The game’s story continues the threadbare plot established in the first N.O.V.A., although it picks up about six years after the previous game and has a bit more narrative this time around. This time, the intro movie showcases Kal Wardin in the midst of a particularly hectic firefight in the cargo bay of a space ship. After shooting things up for a while, the intrepid hero manages to blow his Volterite opponents out an airlock (though he travels out with them) and proceeds to literally swan dive through the atmosphere onto the planet below. Wardin’s jet-boots malfunction, which cause a crash landing near a weapons factory that’s due to be destroyed.

N.O.V.A. 2

It’s at this point that players gain control of Wardin to begin the title’s sizable campaign, and anyone who played the first game is going to feel right at home as soon as the action actually starts. One of Gameloft’s biggest strengths is that it knows how to incorporate solid control systems in its titles, and it doesn’t disappoint here. The virtual thumbstick, the firing button, the solid camera controls, and the weapon selection system are all there. This time, however, the developers incorporated gyroscopic sensitivity for compatible devices; these controls are well-made, but their effectiveness depends on the player.

There’s still a little room for improvement, though. Many FPS games on PCs or consoles feature commands for crouching and quick evades. Unfortunately, Gameloft has yet to incorporate these design features into its games, though this is a minor complaint at worst. It is, however, a little weird to not have these movements accessible while the enemies on the screen dodge and roll all over the place.

In the first game, multiplayer action was pretty basic. This time around, Gameloft pulled out all the stops. Players have access to online and local multiplayer game modes, including Deathmatch, Capture-the-Flag, and Freeze Tag. There are a total of ten online maps to play through, it’s extremely easy to go online and find other people to play with, and the connections are extremely reliable.

N.O.V.A. 2

Visually, the game looks great. Things don’t look all that different from the original game (which looked stunning when it came out and things still look pretty good), although it seems like there’s a bit more detail present in character and level designs. This is still a Halo clone -though that’s only meant as a compliment- and the graphics will be a constant reminder of this fact.

The audio, of course, is equally solid. The music is appropriately epic, the sound effects all feel in place, and the voice acting (as heard when Wardin’s colleagues communicate with him) is surprisingly decent.
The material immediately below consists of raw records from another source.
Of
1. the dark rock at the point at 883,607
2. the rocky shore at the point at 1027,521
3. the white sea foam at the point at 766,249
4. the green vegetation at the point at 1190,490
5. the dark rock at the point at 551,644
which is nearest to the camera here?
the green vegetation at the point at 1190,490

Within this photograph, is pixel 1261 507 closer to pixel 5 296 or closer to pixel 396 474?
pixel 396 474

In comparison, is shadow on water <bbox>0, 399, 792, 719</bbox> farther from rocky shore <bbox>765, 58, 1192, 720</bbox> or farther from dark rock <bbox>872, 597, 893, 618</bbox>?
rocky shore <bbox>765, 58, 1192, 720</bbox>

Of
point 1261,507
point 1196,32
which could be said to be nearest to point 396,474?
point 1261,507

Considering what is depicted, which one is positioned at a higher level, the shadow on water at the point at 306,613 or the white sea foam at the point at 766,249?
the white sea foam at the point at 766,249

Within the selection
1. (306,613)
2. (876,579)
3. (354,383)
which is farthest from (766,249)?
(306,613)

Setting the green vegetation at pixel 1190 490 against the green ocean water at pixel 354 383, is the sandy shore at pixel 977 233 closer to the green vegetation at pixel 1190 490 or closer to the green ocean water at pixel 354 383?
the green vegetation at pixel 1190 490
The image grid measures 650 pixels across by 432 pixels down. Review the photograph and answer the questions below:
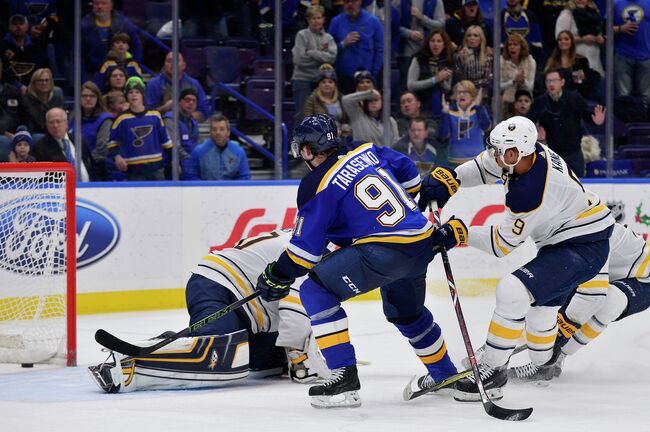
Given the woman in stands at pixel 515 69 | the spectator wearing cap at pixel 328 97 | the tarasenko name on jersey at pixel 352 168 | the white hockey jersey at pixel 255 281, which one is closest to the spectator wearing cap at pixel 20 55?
the spectator wearing cap at pixel 328 97

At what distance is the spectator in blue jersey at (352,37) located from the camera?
8.34m

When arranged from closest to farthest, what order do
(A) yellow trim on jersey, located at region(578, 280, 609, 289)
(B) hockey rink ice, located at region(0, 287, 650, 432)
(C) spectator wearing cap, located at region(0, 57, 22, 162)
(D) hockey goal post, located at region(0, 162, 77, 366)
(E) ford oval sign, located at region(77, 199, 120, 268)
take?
(B) hockey rink ice, located at region(0, 287, 650, 432), (A) yellow trim on jersey, located at region(578, 280, 609, 289), (D) hockey goal post, located at region(0, 162, 77, 366), (C) spectator wearing cap, located at region(0, 57, 22, 162), (E) ford oval sign, located at region(77, 199, 120, 268)

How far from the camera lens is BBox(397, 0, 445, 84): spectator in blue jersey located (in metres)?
8.49

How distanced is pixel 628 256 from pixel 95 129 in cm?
378

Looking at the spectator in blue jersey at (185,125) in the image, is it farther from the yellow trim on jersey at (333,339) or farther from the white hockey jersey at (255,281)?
the yellow trim on jersey at (333,339)

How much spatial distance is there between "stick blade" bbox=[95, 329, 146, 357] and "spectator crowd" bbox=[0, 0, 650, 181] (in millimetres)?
2966

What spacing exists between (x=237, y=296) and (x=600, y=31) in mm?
5003

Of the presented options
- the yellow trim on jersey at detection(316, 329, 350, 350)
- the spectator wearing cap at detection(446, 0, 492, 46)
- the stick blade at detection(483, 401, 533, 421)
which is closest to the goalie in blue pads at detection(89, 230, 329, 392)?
the yellow trim on jersey at detection(316, 329, 350, 350)

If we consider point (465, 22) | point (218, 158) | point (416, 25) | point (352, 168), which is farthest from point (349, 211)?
point (465, 22)

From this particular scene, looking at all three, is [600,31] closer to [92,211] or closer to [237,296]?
[92,211]

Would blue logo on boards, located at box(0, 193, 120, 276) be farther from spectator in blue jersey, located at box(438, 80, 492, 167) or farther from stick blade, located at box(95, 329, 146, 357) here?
spectator in blue jersey, located at box(438, 80, 492, 167)

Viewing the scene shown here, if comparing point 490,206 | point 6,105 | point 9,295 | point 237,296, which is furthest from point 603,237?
point 6,105

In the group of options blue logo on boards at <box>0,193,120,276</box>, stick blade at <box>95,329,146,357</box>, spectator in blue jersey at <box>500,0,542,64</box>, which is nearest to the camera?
stick blade at <box>95,329,146,357</box>

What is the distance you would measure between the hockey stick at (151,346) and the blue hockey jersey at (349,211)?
0.39m
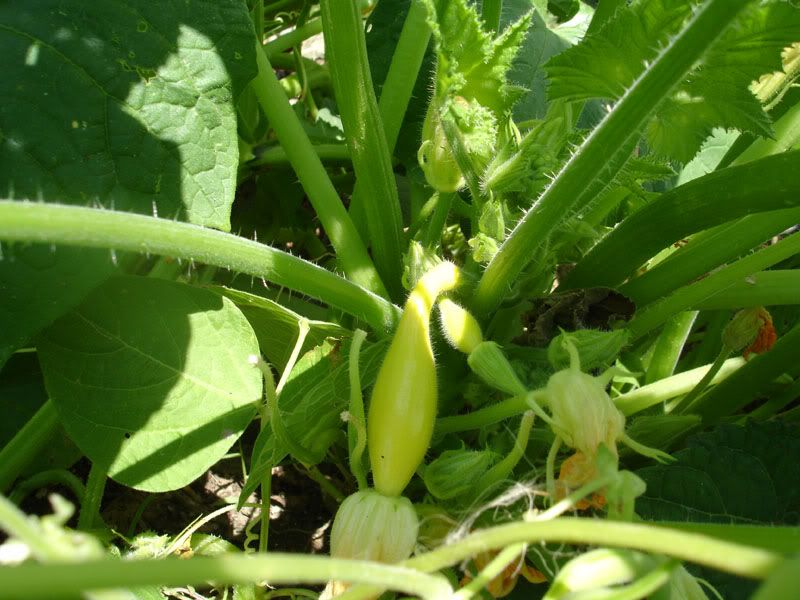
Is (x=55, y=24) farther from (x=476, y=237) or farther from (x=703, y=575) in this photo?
(x=703, y=575)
Even though N.O.V.A. 2 doesn’t look significantly different from its predecessor, it does seem like there’s more action taking place on the screen at one time without any noticeable slowdown. This is particularly obvious when players find themselves manning turrets to mow down hordes or invading aliens, which almost makes up for the fact that these bits aren’t as much fun as the rest of the game. We tested the game on an iPhone 4, and the game looks very crisp and runs very smooth on Apple’s latest device.
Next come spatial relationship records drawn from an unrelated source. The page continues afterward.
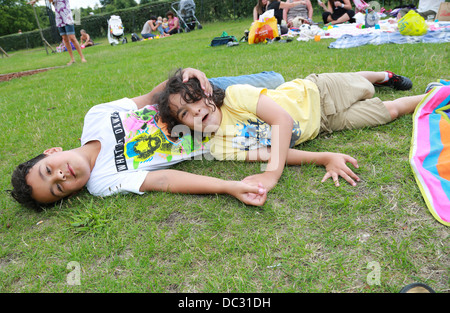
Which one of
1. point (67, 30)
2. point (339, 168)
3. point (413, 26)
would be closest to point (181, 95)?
point (339, 168)

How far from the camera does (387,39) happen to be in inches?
237

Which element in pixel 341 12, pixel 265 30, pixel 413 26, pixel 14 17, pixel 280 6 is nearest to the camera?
pixel 413 26

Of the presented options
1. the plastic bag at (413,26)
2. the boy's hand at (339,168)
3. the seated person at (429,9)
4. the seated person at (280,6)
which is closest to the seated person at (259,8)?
the seated person at (280,6)

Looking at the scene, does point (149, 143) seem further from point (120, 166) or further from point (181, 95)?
point (181, 95)

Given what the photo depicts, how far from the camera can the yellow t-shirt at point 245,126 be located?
249 centimetres

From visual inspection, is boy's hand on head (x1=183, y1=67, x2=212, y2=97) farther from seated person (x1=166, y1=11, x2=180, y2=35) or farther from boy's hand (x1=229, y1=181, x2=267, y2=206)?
seated person (x1=166, y1=11, x2=180, y2=35)

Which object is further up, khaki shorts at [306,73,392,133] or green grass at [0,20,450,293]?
khaki shorts at [306,73,392,133]

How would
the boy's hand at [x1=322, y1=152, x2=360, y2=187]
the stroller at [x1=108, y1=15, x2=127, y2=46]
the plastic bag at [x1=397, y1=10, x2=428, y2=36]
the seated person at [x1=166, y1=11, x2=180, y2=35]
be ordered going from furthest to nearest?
the stroller at [x1=108, y1=15, x2=127, y2=46] < the seated person at [x1=166, y1=11, x2=180, y2=35] < the plastic bag at [x1=397, y1=10, x2=428, y2=36] < the boy's hand at [x1=322, y1=152, x2=360, y2=187]

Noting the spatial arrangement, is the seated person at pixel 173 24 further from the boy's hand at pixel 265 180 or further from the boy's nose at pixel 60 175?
the boy's hand at pixel 265 180

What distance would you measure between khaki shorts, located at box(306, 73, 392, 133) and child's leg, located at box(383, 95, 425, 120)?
0.07 meters

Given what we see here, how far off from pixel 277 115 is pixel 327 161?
535mm

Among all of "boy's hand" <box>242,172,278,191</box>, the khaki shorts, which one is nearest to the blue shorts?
the khaki shorts

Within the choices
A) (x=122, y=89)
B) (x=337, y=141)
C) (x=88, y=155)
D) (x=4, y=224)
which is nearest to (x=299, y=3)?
(x=122, y=89)

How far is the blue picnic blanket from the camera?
18.6 feet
With N.O.V.A. 2, Gameloft’s reputation for awesome FPS games continues to be well-earned. In some ways, the game is an improvement over its prequel, though its developers didn’t try to fix anything that wasn’t broken. It’s easily one of the best shooters available on the iPhone, and many will argue that it’s the best. Fans of the genre will be doing themselves a disservice if they pass this game up.